— Given problem —
Copy the listing below word for word, starting at the line that contains "What is the distance from the photo's" and continuing through the final line of the listing, with both ends included.

— Records for the exercise —
>> Begin

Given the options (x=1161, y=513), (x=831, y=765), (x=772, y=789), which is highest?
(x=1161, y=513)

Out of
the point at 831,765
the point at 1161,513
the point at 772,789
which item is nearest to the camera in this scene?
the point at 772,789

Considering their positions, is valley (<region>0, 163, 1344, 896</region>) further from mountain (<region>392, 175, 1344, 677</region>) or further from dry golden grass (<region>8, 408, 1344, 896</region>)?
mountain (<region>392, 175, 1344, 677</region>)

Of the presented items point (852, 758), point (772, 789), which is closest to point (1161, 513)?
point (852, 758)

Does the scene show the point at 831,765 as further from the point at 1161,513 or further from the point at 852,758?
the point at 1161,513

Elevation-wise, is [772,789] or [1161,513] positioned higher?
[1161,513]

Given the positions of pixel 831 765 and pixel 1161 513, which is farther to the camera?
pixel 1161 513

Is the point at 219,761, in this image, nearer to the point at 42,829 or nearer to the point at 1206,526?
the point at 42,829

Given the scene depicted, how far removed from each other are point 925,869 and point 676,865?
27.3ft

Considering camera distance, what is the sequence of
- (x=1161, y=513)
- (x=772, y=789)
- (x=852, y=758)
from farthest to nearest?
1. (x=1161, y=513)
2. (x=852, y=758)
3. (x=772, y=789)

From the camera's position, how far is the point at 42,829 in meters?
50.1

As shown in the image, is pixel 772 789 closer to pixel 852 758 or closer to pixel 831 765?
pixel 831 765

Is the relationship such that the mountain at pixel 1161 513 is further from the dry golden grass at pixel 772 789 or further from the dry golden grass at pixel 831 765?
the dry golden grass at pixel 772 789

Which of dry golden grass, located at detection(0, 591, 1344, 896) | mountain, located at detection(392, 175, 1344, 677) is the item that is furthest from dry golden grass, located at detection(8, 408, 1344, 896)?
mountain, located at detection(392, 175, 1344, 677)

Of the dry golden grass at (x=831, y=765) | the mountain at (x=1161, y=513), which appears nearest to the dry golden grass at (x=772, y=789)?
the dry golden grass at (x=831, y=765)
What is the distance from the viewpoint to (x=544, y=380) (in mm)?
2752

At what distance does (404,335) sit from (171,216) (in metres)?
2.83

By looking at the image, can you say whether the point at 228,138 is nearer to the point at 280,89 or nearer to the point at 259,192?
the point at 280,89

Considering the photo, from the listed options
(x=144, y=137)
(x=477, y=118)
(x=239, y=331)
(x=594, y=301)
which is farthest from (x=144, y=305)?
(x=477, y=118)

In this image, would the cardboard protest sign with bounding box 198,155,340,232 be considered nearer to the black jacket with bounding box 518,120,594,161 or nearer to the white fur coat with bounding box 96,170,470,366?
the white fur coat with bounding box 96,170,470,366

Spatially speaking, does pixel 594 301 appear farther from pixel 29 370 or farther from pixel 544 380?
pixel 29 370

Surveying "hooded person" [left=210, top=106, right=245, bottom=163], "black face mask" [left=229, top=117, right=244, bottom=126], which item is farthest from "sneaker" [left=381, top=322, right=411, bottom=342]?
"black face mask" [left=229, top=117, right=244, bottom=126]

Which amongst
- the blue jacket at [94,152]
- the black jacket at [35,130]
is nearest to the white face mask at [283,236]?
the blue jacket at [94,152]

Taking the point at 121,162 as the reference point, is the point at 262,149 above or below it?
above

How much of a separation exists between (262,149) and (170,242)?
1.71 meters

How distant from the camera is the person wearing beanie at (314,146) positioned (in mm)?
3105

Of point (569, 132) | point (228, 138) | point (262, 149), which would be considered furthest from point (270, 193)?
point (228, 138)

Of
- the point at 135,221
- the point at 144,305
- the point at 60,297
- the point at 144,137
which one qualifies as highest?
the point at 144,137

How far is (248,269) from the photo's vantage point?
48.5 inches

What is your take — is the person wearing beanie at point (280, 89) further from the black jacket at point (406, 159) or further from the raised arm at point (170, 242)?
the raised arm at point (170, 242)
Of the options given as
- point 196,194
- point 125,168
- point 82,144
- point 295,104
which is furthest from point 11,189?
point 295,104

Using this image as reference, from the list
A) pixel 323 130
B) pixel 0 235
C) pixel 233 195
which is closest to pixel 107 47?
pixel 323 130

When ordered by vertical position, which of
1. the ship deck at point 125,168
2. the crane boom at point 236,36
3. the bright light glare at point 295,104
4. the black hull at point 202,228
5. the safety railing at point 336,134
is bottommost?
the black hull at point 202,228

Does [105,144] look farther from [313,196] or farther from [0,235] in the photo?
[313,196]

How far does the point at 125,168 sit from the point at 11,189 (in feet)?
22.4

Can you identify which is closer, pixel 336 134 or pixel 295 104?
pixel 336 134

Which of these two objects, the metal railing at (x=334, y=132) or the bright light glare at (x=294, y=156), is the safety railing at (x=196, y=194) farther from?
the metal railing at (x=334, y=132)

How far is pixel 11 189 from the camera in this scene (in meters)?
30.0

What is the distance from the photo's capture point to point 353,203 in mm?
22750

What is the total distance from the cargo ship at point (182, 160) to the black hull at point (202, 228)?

>> End

— Finished answer —
What is the distance from the photo's capture point to point 353,203 in mm?
22750

What is the total distance from the cargo ship at point (182, 160) to the black hull at point (202, 228)?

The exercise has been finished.